# Casting Rod for Throwing Topwaters Inshore



## lemaymiami (Feb 9, 2007)

Since I build all my own rods (and have for years...) I have a half dozen or so that are built for specific purposes... The one for tossing skitterwalks and spooks is a six foot rod built to club specs rated for 12 to 20lb line... I have an old Curado on it - and it's a joy to toss big plugs with when accuracy is everything along the gulf coast of the 'glades... I also have a one handed shorty, bass style rod (pistol grip reel seat) for doing the same thing in close quarters...

When I'm out exploring I usually have one or two with me - but I must admit that I rarely have an angler aboard who uses one....


----------



## Smackdaddy53 (Dec 31, 2012)

6’4” medium power fast action Zephyr Cove Custom casting rod for pretty much everything I fish with. No need for a 7-7’6” rod despite what others may believe. I’m all for a 7’ or longer for a spinning rod but a shorter rod will do everything you need and not wear you out fishing lures all day.


----------



## lemaymiami (Feb 9, 2007)

I only have two plug rods that are even seven feet long... One is an ultra-light built up on a light bonefish blank rated for 6-12lb line. It has one of the old (really old) Shimano Bantam 100 reels loaded with 10lb braid... It was designed specifically for tossing something as light as a single un-weighted shrimp...and is perfect for a 1/5oz. skimmer jig... These days it mostly just sits...

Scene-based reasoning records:
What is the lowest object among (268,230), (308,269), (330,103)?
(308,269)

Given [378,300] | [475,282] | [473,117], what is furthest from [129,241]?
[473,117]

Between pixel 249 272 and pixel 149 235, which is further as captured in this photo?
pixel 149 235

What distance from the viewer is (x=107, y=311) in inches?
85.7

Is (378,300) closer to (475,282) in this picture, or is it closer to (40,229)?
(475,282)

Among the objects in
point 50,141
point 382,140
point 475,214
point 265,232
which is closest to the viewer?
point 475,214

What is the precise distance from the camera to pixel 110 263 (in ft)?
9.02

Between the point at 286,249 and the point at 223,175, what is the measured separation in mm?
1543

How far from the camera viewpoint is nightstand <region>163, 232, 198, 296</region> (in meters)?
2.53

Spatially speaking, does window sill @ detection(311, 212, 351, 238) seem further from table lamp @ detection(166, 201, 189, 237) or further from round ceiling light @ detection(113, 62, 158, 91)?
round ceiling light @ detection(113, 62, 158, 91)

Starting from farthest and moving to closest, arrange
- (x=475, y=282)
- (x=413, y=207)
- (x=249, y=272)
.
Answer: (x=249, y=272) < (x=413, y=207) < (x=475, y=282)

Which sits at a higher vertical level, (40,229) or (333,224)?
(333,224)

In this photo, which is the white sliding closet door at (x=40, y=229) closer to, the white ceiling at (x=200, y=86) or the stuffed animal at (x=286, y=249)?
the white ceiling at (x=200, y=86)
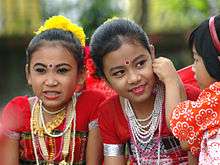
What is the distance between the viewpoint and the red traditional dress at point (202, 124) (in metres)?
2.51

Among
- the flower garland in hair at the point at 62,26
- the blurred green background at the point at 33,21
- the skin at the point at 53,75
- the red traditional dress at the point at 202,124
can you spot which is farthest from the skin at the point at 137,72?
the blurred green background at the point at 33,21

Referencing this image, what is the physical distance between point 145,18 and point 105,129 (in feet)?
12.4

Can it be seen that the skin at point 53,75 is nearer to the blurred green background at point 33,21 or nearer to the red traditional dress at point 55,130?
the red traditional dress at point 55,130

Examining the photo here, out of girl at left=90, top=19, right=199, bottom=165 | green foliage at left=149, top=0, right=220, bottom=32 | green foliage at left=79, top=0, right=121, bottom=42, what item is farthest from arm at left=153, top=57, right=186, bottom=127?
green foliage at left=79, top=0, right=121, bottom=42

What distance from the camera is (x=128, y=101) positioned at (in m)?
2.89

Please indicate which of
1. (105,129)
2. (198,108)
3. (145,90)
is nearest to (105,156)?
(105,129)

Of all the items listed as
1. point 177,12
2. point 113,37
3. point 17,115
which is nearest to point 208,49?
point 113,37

---

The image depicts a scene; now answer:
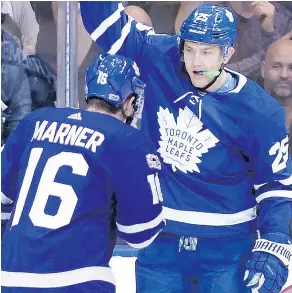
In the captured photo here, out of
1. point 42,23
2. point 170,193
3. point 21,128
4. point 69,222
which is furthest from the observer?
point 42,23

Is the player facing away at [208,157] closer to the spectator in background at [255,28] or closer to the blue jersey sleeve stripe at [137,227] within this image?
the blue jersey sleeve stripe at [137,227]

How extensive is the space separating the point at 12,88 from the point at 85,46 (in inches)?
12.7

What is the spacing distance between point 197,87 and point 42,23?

**Exercise directions:**
Answer these from the thread on casting rods:
(a) What reel does lemaymiami have on the six-foot rod for tossing skitterwalks and spooks?
(b) What length, power and action is the casting rod Smackdaddy53 uses for most fishing?
(c) What line is loaded on the Shimano Bantam 100?
Nothing in the data is needed here.

**Response below:**
(a) An old Curado.
(b) 6’4”, medium power, fast action.
(c) 10lb braid.